Along with these also came a series of strange design choices. When you wanted to expand a comment, the “show less” option miraculously transported to the bottom of the giant wall of text, necessitating copious amounts of scrolling (I’ve probably memorized Braveheart by now). Timestamps now opened a totally new window. If one wanted to access the YouTube inbox (very important for content creators who want to interact with their fans) they received the message that they now must go onto Google+ to see new messages. The top comment system was abandoned, with top posts now seemingly chosen by the number of replies. This led to many users exploiting the system by simply replying to themselves ad nauseam to reach the top.
Now, I would like to believe Google thought about some of these problems before rolling out the integration. How could they not see this abuse coming? If you watched the video above, I believe you can narrow it down. In it, you see Google’s vision of the new YouTube user. A user who displays their real name, a user who’s accountable, a user who behaves. I’ve seen enough Barack Obamas, Adolf Hitlers, and other wacky names following the integration to know that this simply isn’t true.
As you can imagine, the reaction to these changes wasn’t too pretty. Many big YouTubers disabled comments on their videos and redirected viewers to other sites where they could interact. A change.org petition currently has over 200,000 signatures demanding Google reverse the changes. YouTube co-founder Jawed Karim, whose channel houses the oldest video on YouTube, commented for the first time in 8 years to display his frustration. As a result to these reactions, Google has responded with the promise to fix spam and abuse in the new system. So how have they done?
why the f— do i need a google+ account to comment on a video?
-Jawed Karim, YouTube Co-Founder
Well, pretty good actually. In fact, as I type this now, a lot of the problems I mentioned above have been fixed or, at the very least, alleviated (hence my attempts at past tense).
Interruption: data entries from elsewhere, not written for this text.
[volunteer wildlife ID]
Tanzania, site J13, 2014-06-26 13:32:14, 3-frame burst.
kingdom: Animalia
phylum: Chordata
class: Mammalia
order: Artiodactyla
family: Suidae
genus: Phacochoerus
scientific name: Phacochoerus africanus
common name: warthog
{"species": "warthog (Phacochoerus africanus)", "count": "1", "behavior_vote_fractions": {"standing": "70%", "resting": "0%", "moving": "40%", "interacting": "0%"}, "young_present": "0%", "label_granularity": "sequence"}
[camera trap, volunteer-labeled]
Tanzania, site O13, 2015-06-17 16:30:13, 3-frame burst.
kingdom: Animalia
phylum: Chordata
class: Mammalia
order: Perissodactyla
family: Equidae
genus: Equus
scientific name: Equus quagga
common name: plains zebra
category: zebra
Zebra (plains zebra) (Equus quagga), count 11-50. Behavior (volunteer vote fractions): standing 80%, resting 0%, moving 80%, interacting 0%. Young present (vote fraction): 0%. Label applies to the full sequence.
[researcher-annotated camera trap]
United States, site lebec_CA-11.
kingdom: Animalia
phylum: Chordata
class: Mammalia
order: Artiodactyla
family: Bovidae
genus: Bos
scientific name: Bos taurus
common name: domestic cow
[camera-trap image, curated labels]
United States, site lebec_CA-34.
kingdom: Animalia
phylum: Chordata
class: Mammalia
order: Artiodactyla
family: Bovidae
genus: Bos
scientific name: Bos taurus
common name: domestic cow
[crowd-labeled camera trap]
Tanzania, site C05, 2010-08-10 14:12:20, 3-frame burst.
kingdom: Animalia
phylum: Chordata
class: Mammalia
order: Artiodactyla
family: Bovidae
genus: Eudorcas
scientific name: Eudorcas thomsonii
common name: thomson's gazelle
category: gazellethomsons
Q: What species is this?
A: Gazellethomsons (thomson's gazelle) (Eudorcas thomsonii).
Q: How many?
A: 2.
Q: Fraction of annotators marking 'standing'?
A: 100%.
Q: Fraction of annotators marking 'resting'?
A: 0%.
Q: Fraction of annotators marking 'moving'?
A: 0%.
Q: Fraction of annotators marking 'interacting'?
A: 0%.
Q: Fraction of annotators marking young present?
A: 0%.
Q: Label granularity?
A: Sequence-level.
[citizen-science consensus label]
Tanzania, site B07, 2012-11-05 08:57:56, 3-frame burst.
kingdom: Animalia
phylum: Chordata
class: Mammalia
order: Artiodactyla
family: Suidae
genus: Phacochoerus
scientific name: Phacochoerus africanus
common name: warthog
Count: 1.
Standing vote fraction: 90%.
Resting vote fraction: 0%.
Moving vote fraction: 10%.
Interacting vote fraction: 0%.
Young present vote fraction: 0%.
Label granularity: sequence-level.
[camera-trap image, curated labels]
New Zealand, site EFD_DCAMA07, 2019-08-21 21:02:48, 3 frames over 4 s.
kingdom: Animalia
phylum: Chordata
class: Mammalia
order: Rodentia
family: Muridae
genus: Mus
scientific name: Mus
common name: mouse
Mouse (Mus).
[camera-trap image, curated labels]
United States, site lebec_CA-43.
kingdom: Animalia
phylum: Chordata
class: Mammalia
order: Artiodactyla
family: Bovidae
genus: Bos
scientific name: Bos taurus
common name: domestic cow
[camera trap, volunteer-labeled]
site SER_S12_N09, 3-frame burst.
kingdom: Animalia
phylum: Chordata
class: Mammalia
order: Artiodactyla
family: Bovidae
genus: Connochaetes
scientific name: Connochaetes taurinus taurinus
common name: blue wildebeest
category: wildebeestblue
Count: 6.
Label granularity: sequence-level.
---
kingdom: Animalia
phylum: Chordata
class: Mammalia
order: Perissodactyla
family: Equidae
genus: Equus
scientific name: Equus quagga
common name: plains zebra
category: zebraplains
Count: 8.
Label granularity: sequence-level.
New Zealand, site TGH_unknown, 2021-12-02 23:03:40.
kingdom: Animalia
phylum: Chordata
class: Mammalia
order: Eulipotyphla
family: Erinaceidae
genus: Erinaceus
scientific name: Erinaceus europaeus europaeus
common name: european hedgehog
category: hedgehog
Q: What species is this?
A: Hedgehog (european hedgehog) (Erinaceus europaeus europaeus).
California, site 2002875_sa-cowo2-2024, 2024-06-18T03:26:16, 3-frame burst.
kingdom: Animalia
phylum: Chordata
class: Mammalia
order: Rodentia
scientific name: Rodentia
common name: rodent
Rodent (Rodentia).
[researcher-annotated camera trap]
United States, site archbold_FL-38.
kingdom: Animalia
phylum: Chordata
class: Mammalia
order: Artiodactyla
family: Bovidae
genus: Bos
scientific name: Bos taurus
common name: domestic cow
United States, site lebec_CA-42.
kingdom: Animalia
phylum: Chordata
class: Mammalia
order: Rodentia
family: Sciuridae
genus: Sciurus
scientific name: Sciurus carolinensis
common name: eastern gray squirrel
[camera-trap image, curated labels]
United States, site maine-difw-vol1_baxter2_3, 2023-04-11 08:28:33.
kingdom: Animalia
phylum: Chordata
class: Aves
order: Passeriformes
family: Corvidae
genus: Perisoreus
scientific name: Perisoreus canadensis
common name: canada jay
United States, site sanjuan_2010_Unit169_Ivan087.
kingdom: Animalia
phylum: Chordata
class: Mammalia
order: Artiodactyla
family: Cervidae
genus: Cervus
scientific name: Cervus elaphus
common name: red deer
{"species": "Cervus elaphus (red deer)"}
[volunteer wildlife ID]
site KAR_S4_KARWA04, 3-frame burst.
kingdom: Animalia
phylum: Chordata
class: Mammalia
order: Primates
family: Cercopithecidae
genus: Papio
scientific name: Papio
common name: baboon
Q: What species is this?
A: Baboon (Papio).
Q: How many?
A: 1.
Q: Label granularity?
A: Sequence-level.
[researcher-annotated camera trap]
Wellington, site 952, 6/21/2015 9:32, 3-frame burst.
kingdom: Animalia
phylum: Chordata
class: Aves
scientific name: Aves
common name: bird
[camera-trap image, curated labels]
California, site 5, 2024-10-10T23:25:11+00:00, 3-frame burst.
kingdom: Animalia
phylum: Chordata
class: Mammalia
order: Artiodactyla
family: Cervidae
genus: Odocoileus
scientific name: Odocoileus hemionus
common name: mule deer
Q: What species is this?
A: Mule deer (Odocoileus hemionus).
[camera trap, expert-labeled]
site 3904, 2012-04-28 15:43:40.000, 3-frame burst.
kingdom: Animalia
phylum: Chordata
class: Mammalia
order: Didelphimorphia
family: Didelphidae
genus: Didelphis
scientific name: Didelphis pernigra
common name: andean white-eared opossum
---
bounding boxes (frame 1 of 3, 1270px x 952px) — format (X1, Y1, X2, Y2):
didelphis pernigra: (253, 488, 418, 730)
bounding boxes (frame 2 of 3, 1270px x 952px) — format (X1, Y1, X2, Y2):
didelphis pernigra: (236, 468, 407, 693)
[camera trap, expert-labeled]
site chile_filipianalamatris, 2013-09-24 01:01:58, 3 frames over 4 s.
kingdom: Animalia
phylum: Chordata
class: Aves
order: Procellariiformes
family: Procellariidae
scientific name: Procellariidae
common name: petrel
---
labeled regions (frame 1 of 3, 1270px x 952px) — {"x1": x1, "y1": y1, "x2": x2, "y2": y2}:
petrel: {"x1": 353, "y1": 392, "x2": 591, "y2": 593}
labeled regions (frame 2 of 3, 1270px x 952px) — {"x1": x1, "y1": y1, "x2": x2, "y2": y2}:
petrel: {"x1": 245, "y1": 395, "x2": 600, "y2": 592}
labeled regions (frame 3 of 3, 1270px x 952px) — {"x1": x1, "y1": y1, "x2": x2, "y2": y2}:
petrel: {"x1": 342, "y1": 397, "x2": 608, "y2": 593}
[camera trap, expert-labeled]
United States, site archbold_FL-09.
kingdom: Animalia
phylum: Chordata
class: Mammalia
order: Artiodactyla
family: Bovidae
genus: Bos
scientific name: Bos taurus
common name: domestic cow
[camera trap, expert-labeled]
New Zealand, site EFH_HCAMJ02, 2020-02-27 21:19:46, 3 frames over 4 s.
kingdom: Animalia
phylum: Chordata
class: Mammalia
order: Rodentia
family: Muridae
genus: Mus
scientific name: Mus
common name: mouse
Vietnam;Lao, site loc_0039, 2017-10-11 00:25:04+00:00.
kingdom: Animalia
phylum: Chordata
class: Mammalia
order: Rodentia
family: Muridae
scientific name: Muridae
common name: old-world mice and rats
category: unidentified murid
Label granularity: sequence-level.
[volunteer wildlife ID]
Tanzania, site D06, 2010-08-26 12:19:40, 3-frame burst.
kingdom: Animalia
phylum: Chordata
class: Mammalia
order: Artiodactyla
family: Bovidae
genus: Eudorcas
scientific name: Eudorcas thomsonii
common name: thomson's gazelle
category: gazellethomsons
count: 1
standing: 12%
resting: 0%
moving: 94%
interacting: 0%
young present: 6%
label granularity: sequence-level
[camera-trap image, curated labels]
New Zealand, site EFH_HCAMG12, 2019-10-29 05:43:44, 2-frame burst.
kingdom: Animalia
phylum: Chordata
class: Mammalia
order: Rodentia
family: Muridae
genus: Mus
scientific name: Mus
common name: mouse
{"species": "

Links now have greater restrictions, timestamps are working properly, expanding comments now shows you beforehand how many lines a comment has, top comments exploits don’t seem to work anymore, and spam in general has died down to moderate levels. Surprisingly, now that the dust has settled, the new comment system doesn’t appear much different from the old. Depending on your perspective, that’s both good and bad. But it also begs the question; why was this change necessary in the first place?
If there’s one proven way of making users dislike a service, it’s forcing them to use it when they don’t want to.
If you read most of the complaints surrounding the change, the fundamental issue seems to be the Google+ integration itself. Critics believe that Google has forced them into adopting Google+ in an effort to revitalize the social network with sheer numbers. Many also see it as a data play, as Google now has the ability to collect information on millions of Google+ users’ YouTube preferences. Ethics aside, as a business decision I’m not so sure this was the right way to go about accomplishing these goals. If there’s one proven way of making users dislike a service, it’s forcing them to use it when they don’t want to.
Now, much is made about the inevitable user backlash and eventual acceptance that occurs when big changes like this are implemented (like the Facebook timeline a while back). That still doesn’t mean, however, that there aren’t better ways of going about this process. Instead, make the integration optional. Provide amazing features that make users believe they are missing out if they’re not using Google+. In the long run, this may prove more beneficial as users become more active and engaged on the platform (as opposed to a plethora of fake and inactive accounts). In the end, it feels like another example of a company believing they know what the consumer wants better than the consumers themselves. While this has paved the way for some great innovations in the past, sooner or later it might not turn out so well.
So I’d like to hear your opinions on this issue. Did any of you notice the change? Do you think this was a good decision? Could they have done something different?